Gather each line of the listing below that contains the word "point" and copy it out in full.

**Data for this exercise:**
######
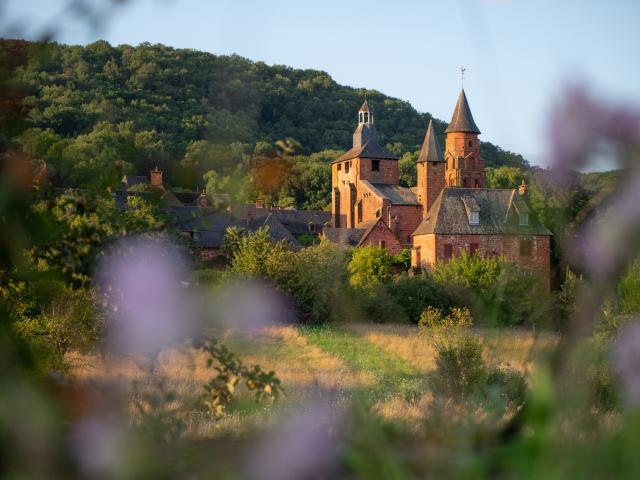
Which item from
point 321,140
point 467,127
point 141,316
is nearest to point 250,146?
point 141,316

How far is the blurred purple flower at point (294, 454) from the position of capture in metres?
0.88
######
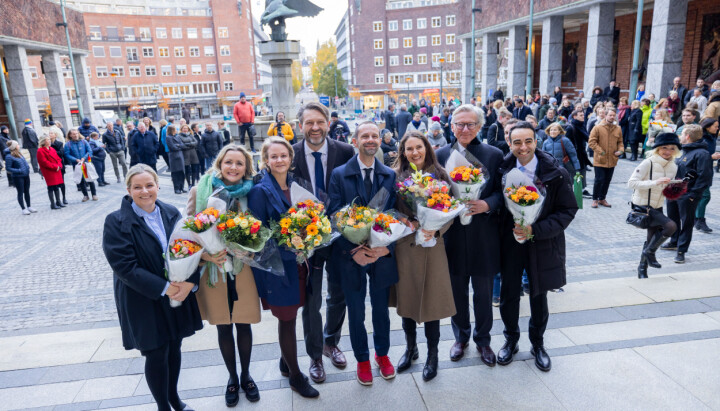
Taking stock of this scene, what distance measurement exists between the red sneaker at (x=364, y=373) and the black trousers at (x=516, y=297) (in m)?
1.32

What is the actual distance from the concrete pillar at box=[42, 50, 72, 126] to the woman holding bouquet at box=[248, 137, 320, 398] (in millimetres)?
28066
######
**Response for this exercise:**
point 321,140
point 467,127
point 141,316
is nearest to point 250,146?
point 141,316
How far is the blurred purple flower at point (294, 454) from the position of capture in metres?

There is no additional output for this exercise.